- [EXTRACT]
## Start

The Special Organization’s Failure

 

The reason for the SO’s failure on the Sinai-Palestine front, and for its lack of success in its other operations more generally, lay in the fact that the means at its disposal were ultimately incommensurate with its goals. This was compounded by the fact that the SO was the subject of power struggles that neutralized the effectiveness of even these limited means.

The SO forces on the Sinai-Palestine front were not able to utilize enemy supply lines to compensate for their own lack of resources, and proved overly dependent on and confident in the support they expected to receive from friendly forces and supply lines in the area.[43] The SO had been founded on the principle of self-sufficiency, both as a result of the desire to secure victory without significant expense and the more practical necessity for an organization of its type of being able to operate effectively behind enemy lines without outside support. Thus, a combination of the expectations placed on the SO and the conditions obtaining in the region it was to carry out its activities greatly limited its operational capacity in the field.

## End

- [EXERCISE DETAILS]
Extract the full passage on the Special Organization's failure, reproducing every word unchanged.

- [SUPPLIED INFORMATION]
## Start

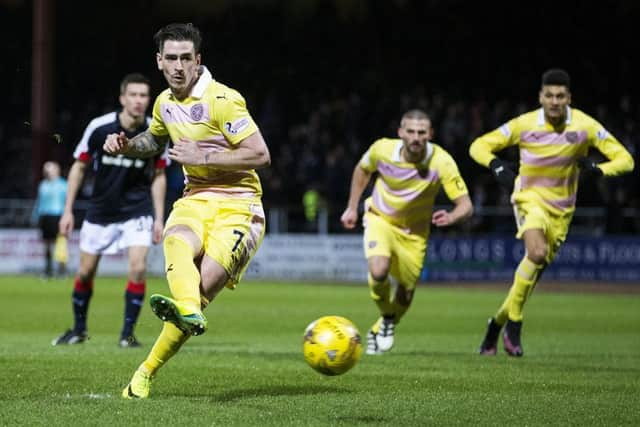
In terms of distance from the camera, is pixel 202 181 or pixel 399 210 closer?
pixel 202 181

## End

- [ANSWER IN FULL]
The Special Organization’s Failure

 

The reason for the SO’s failure on the Sinai-Palestine front, and for its lack of success in its other operations more generally, lay in the fact that the means at its disposal were ultimately incommensurate with its goals. This was compounded by the fact that the SO was the subject of power struggles that neutralized the effectiveness of even these limited means.

The SO forces on the Sinai-Palestine front were not able to utilize enemy supply lines to compensate for their own lack of resources, and proved overly dependent on and confident in the support they expected to receive from friendly forces and supply lines in the area.[43] The SO had been founded on the principle of self-sufficiency, both as a result of the desire to secure victory without significant expense and the more practical necessity for an organization of its type of being able to operate effectively behind enemy lines without outside support. Thus, a combination of the expectations placed on the SO and the conditions obtaining in the region it was to carry out its activities greatly limited its operational capacity in the field.